WHAT THIS TASK INVOLVES>
Print the listing below a second time, exactly, and omit its images.

DATASET SECTION>
....

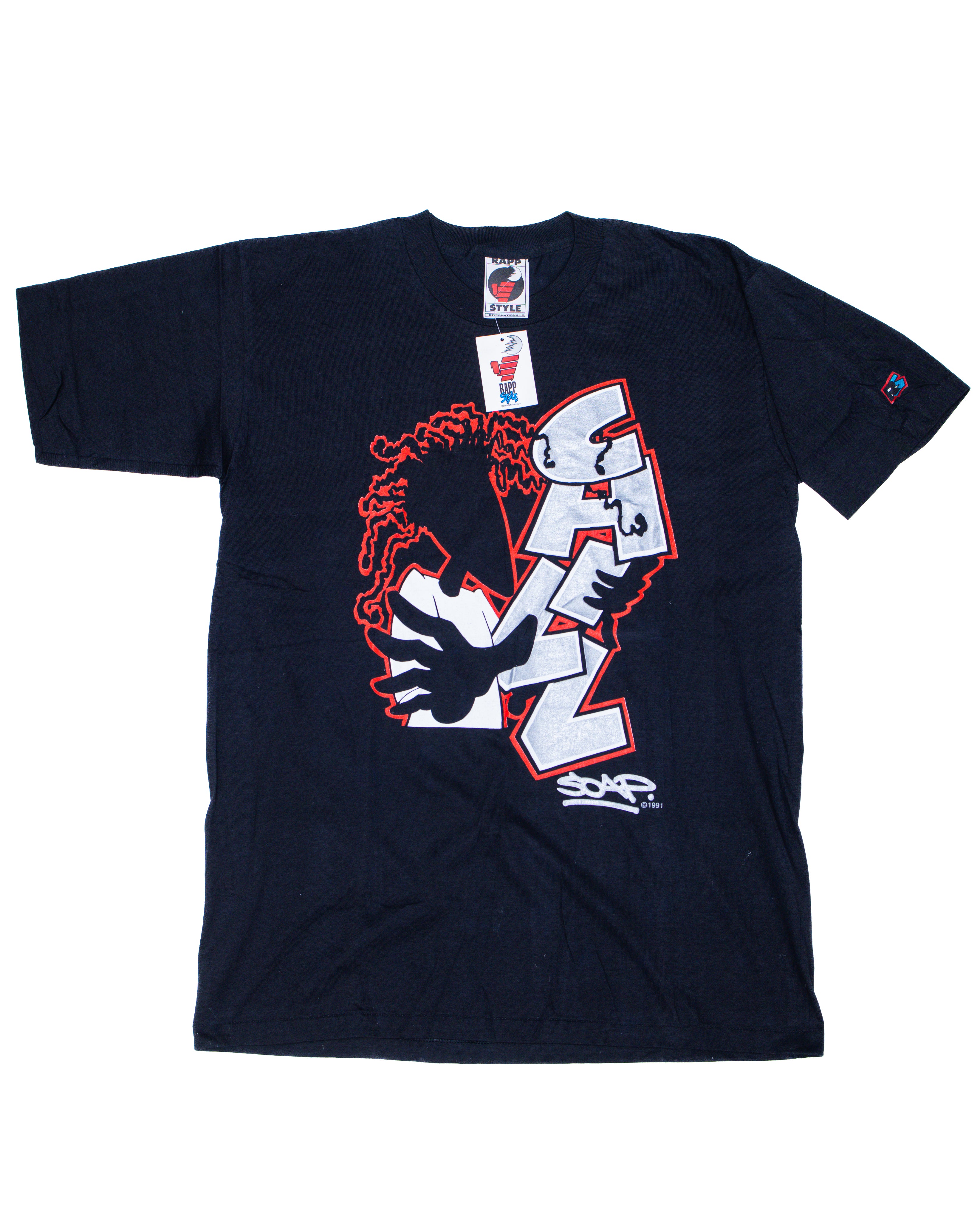 "CHILL" RAP-STYLE MAGAZINE GRAFFITI T-SHIRT BY SOAP (1991)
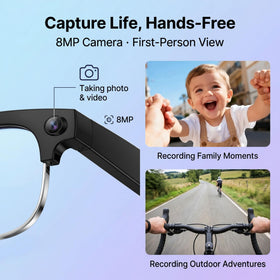 Fecoul AI Smart Camera Glasses provide real-time translation for multilingual conversations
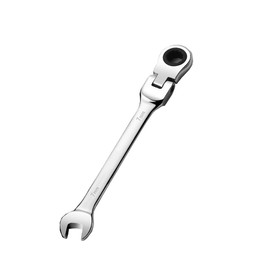 cSeao 7mm Flex-Head Ratcheting Combination Wrench 72-Teeth, Cr-V Constructed, Chrome Plating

....

RESPONSE AREA>
 "CHILL" RAP-STYLE MAGAZINE GRAFFITI T-SHIRT BY SOAP (1991)
 Fecoul AI Smart Camera Glasses provide real-time translation for multilingual conversations
 cSeao 7mm Flex-Head Ratcheting Combination Wrench 72-Teeth, Cr-V Constructed, Chrome Plating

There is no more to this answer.